- ЗАДАНИЕ: Что, согласно отрывку, Лида объясняла часовым, если они останавливали её на железнодорожных путях?

- ПРЕДЛОЖЕННЫЙ ОТРЫВОК:

Очень часто мама брала из шкафа свои любимые вещи, куда-то уходила и, возвращаясь, всегда приносила или ведро картошки, или буханку хлеба. Отворачиваясь, говорила: «Жить-то надо…»

Я как-то сразу заметил, что Лида вдруг стала намного взрослее. Она вытянулась, сделалась замкнутая, часто шепталась с мамой. Мать ей говорила: «Не лезь, куда не нужно, хватит нам и одной» (наверное, имела в виду Олю).

Помню, как за нашим домом и дальше стояли, подходили и уходили целые эшелоны с немецкими солдатами, с танками и прочим грузом. Запомнился случай: как-то на запасных путях стоял эшелон с солдатами, они чему-то радовались, многие играли на губных гармошках. Мы, ребятишки, пялили на них глаза. И вот один из них на ниточке опустил к земле какую-то игрушку из вагона, показывая, чтобы кто-нибудь взял ее. Один мальчик, старше меня, подошел и дернул ее, она взорвалась у него в руке. И я не могу забыть, как он с окровавленной рукой и оторванной нижней губой с криком побежал домой, а они хохотали, крича: «Пух, пух!»

Лида часто брала корзину или сумку и уходила на железнодорожные пути собирать уголь, и, если ее останавливали часовые, она объясняла, что собирает уголь, чтобы отапливать комнату, в которой живут немцы. Таким образом она пробиралась туда, куда ей нужно было (где мне тогда было понять, что она вот так, рискуя жизнью, помогает выполнять боевые задания).

Хотя погода была прохладная, Лида почему-то стала ночевать в сарае. Я потом уже узнал, что там, в груде старых битых кирпичей, хранились мины и взрывчатка.

- ИСХОДНЫЕ ДАННЫЕ:
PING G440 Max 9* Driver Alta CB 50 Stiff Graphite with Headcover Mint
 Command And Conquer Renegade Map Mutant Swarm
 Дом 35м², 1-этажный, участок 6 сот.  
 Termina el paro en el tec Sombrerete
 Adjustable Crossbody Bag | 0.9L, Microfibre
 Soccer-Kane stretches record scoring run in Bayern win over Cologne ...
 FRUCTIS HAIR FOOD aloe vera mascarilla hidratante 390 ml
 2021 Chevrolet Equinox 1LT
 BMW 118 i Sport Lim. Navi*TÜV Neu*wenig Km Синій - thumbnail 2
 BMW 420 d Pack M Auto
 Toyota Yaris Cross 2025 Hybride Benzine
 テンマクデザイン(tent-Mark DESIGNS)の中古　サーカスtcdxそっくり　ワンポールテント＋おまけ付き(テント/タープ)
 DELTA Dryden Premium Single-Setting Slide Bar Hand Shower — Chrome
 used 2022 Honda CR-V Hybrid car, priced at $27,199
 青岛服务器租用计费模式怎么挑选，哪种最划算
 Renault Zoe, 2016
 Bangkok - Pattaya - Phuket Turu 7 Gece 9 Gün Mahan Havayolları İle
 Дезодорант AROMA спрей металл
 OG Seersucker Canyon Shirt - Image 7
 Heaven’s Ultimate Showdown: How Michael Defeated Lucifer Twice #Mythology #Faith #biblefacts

- РЕШЕНИЕ: Что собирает уголь, чтобы отапливать комнату, в которой живут немцы.